Am Mittag picknicken Frank und ich an einem schönen Fluss. Schon bald kommen ein paar Schulkinder aus dem nahen Dorf um die komischen Touristen anzuschauen. Und auch gleich nach einem Bonbon fragen. Wir zeigen ihnen stattdessen wie man flache Steine übers Wasser hüpfen lässt.

Irgendwann am Nachmittag kommen wir bei den römischen Ruinen von Volubilis vorbei. Auch wenn ich schon öfters hier war, will ich mir die alten Steine gerne ein weiteres Mal ansehen. Vielleicht wurde ja zwischenzeitlich was Neues gebaut oder entdeckt. Aber nein, immer noch alles wie neulich.

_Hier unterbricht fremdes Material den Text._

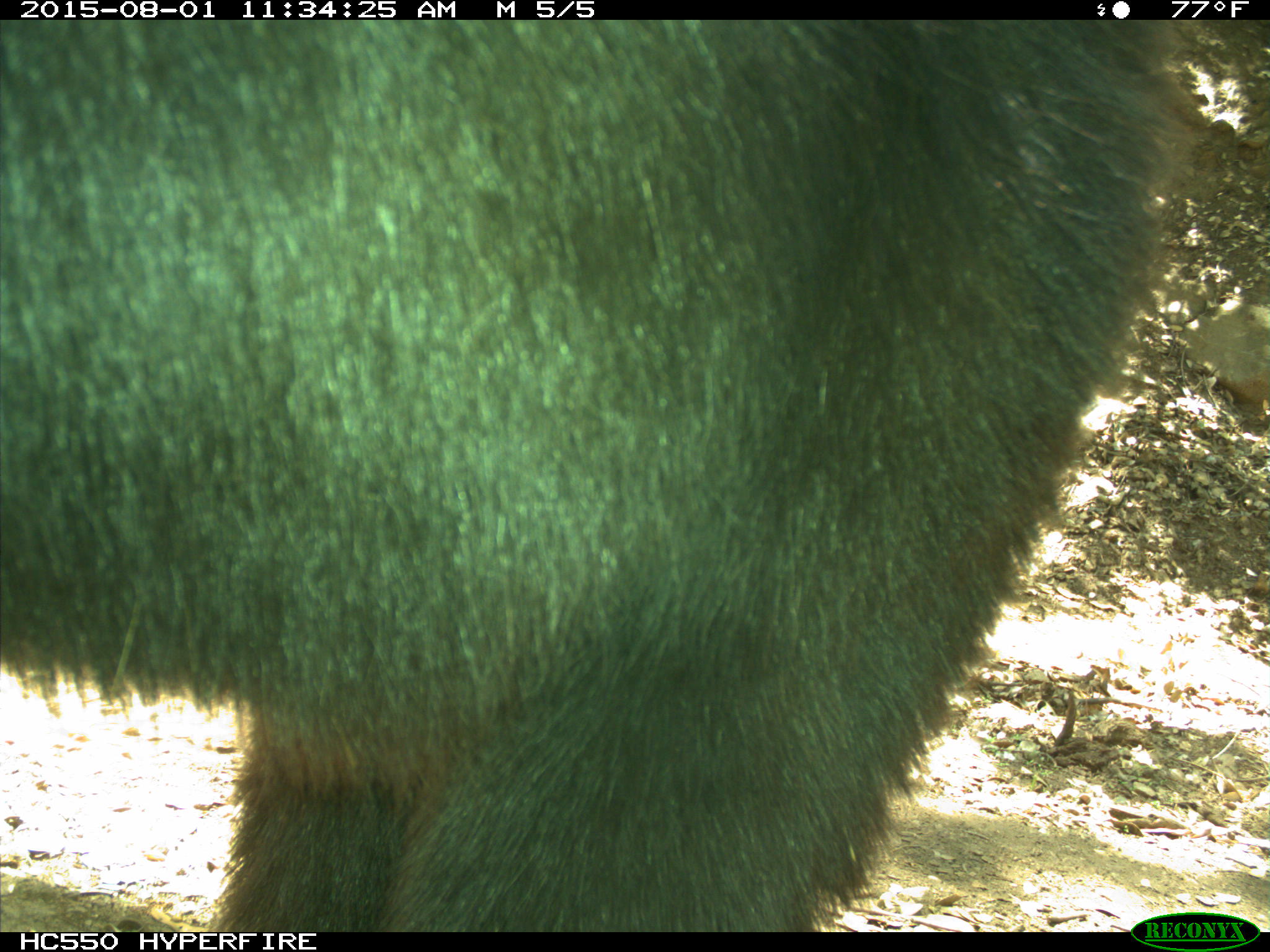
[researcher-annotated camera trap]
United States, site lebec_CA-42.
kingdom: Animalia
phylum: Chordata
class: Mammalia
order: Carnivora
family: Ursidae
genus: Ursus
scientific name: Ursus americanus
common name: american black bear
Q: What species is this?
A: Ursus americanus (american black bear).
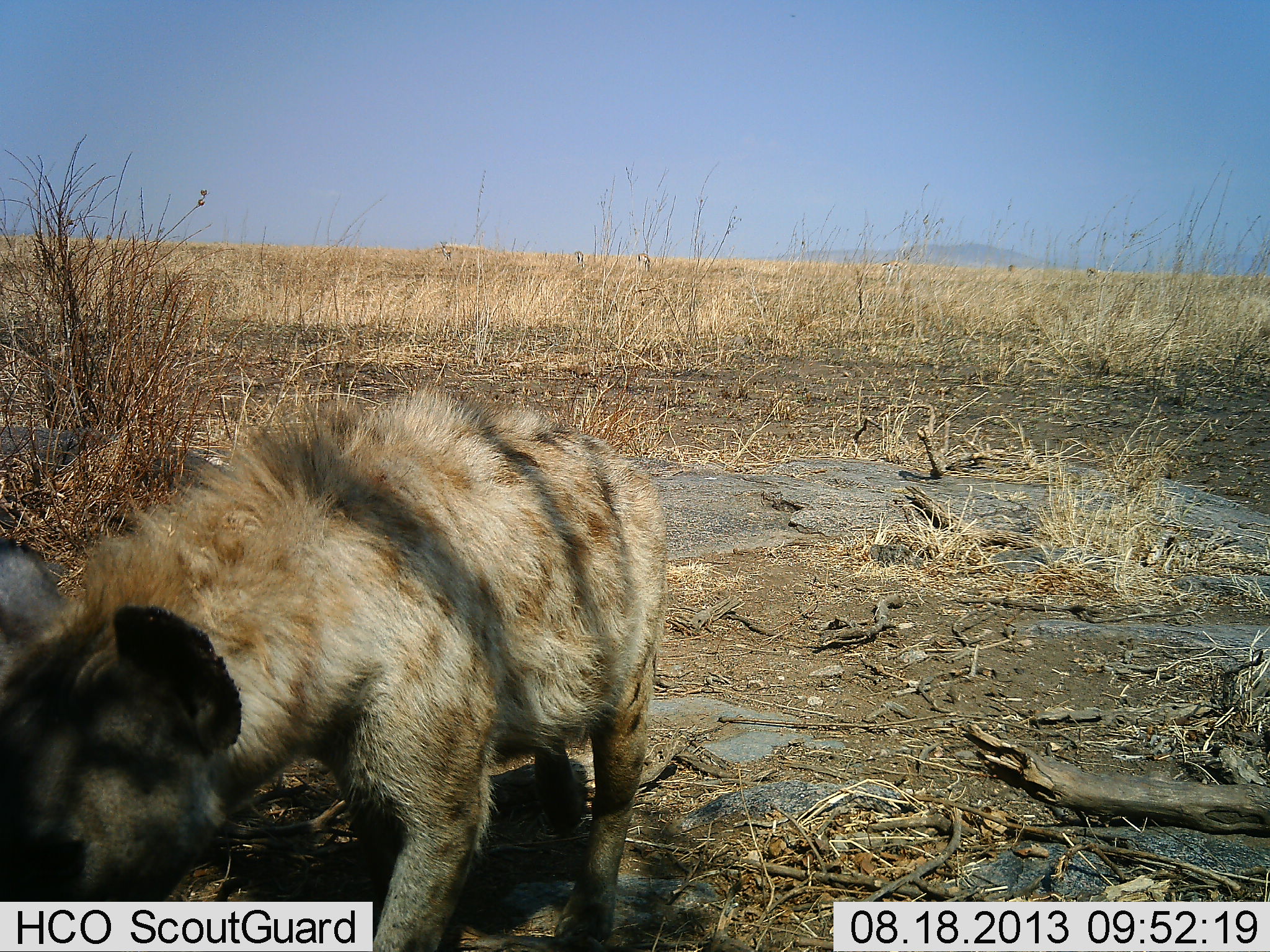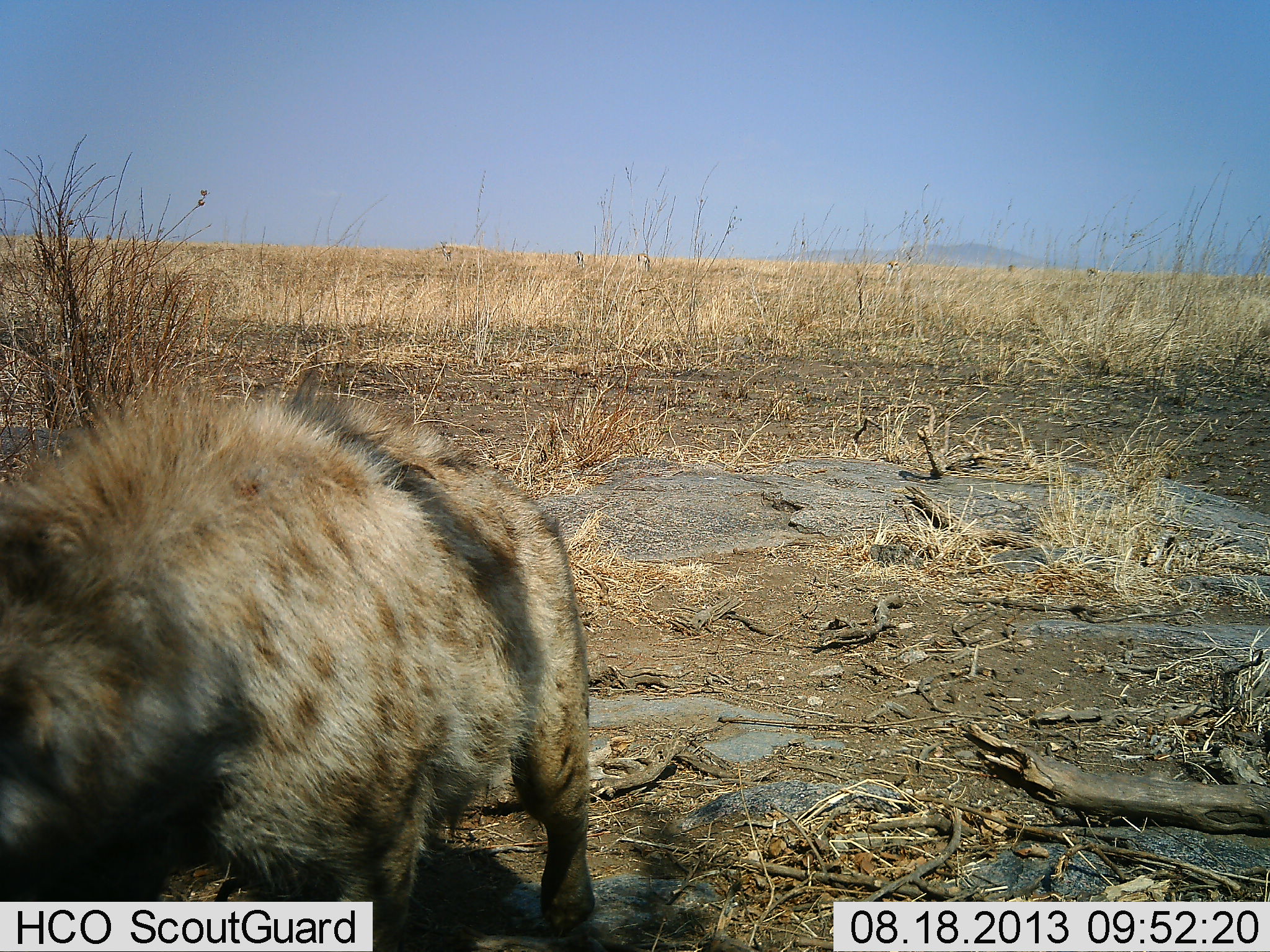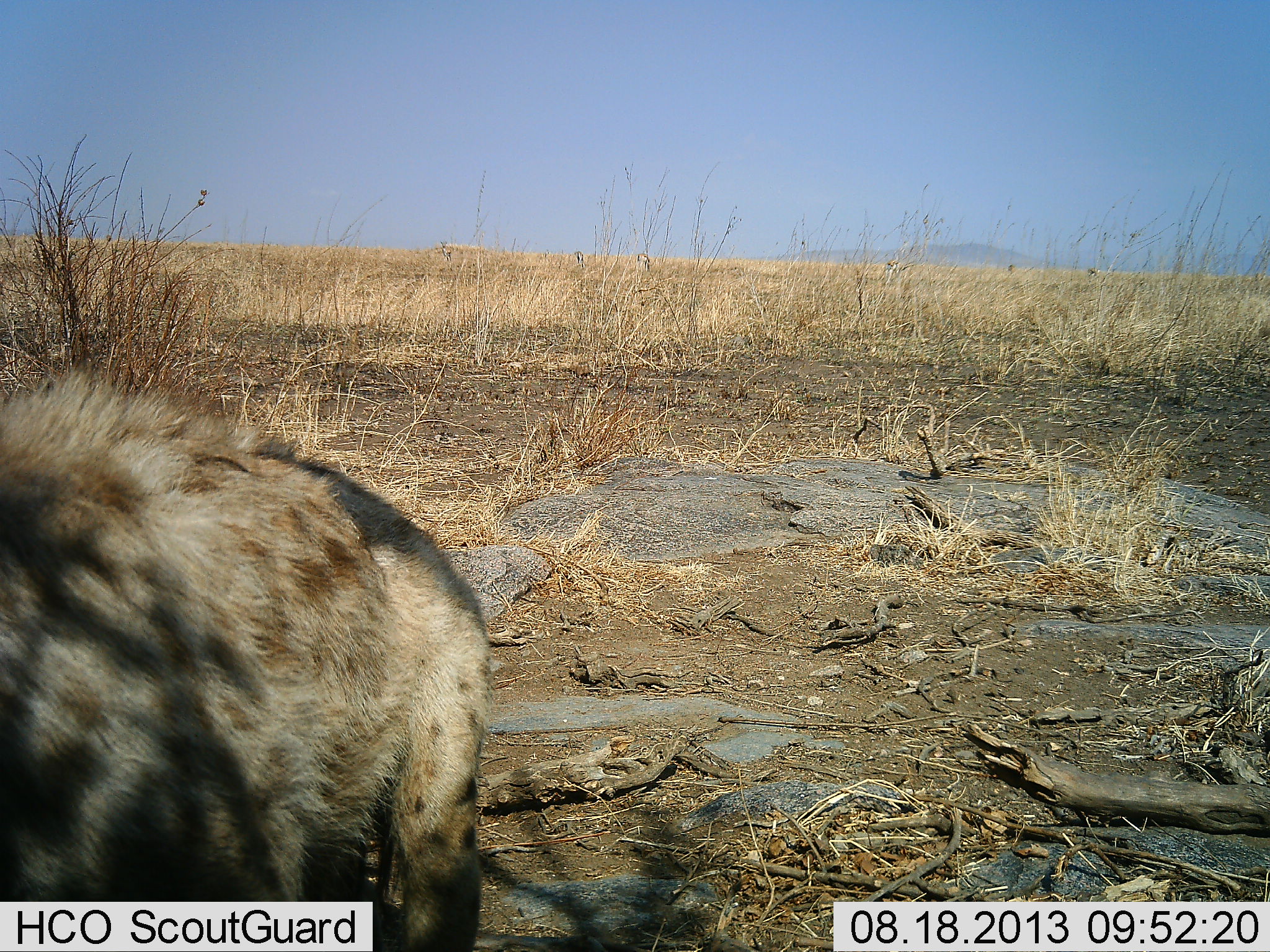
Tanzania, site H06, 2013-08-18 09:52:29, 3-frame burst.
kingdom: Animalia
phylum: Chordata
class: Mammalia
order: Carnivora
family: Hyaenidae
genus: Crocuta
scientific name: Crocuta crocuta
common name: spotted hyena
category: hyenaspotted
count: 1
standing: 17%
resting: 0%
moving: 75%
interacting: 0%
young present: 0%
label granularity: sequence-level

Im dichten Feierabendverkehr müssen wir quer durch Meknès fahren. Meinen Lieblingsplatz unter den Olivenbäumen an der Stadtmauer (n33.8899, w5.5658) gibt es immer noch. Zwar ist er noch schmutziger und lärmiger als letztes Mal, aber mir gefällt es hier trotzdem.

Im Sonnenuntergand schlendern wir zum Place el Hedim. Ein wuseliges Durcheinander von Marktstände, Gaukler, Musikanten, Schlangenfänger und Ess-Ständen.

Als wir dann zufällig beim Schneckenkocher vorbeikommen, wusste ich sofort. Heute versuche ich die Schnecken im Cola farbigen Sud.
Ich hätte es nicht für möglich gehalten, aber die gekochten Schnecken und der Schneckensud schmecken ausgezeichnet. Bloss dass einem die Tiere beim Essen auch noch zuschauen, irritiert mich dann doch ein bisschen.